### THE INPUT
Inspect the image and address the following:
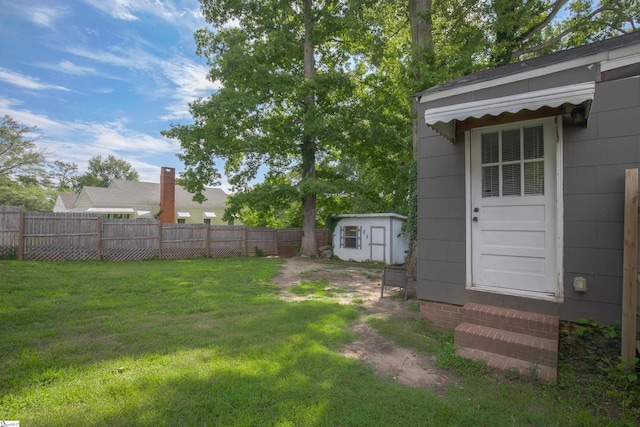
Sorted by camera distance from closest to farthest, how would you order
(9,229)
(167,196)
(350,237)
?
(9,229) → (350,237) → (167,196)

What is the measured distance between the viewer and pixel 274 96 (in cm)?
1378

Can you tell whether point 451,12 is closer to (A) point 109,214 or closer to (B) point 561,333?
(B) point 561,333

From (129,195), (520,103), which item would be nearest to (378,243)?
(520,103)

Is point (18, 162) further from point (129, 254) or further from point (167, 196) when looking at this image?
point (129, 254)

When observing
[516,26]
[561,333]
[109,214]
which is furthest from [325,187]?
[109,214]

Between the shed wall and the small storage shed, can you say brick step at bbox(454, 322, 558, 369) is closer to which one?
the shed wall

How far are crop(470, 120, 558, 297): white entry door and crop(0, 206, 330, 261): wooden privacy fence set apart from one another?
1167cm

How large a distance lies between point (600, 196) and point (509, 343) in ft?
5.38

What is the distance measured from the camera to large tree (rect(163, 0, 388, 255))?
515 inches

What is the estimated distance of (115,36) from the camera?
7.68 m

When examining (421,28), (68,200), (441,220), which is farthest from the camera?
(68,200)

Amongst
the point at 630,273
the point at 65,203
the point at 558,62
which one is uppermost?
the point at 558,62

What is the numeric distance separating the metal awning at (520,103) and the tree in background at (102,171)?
46948 millimetres

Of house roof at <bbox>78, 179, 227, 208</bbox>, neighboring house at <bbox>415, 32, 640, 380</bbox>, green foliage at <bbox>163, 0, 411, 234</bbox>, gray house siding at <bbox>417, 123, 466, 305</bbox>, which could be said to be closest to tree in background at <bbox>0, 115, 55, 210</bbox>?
house roof at <bbox>78, 179, 227, 208</bbox>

### WHAT IS BEING ASKED
Retype every entry verbatim and exclude the pictures from the copy.

### FINAL RESULT
Inspect the image and address the following:
Sorted by camera distance from closest to farthest, how would you order
(9,229)
(167,196)
(350,237)
?
(9,229) → (350,237) → (167,196)

What is the measured distance between the viewer and pixel 274 96 (in cm)?
1378

Can you tell whether point 451,12 is closer to (A) point 109,214 or closer to (B) point 561,333?
(B) point 561,333

From (129,195), (520,103), which item would be nearest to (378,243)?
(520,103)

Is point (18, 162) further from point (129, 254) or further from point (167, 196) when looking at this image?
point (129, 254)

When observing
[516,26]
[561,333]
[109,214]
which is furthest from [325,187]?
[109,214]

Between the shed wall and the small storage shed, can you say brick step at bbox(454, 322, 558, 369) is closer to which one?
the shed wall

How far are crop(470, 120, 558, 297): white entry door and crop(0, 206, 330, 261): wooden privacy fence set apart from one another?
1167cm

How large a distance lies between point (600, 196) and point (509, 343) in ft?
5.38

What is the distance measured from the camera to large tree (rect(163, 0, 388, 255))?
515 inches

What is the estimated distance of (115,36) from the camera?
7.68 m

When examining (421,28), (68,200), (441,220), which is farthest from the camera?
(68,200)

Amongst
the point at 630,273
the point at 65,203
the point at 558,62
which one is uppermost?
the point at 558,62

What is the numeric distance separating the metal awning at (520,103) and the tree in background at (102,171)?
46948 millimetres

Of house roof at <bbox>78, 179, 227, 208</bbox>, neighboring house at <bbox>415, 32, 640, 380</bbox>, green foliage at <bbox>163, 0, 411, 234</bbox>, gray house siding at <bbox>417, 123, 466, 305</bbox>, which could be said to be closest to tree in background at <bbox>0, 115, 55, 210</bbox>?
house roof at <bbox>78, 179, 227, 208</bbox>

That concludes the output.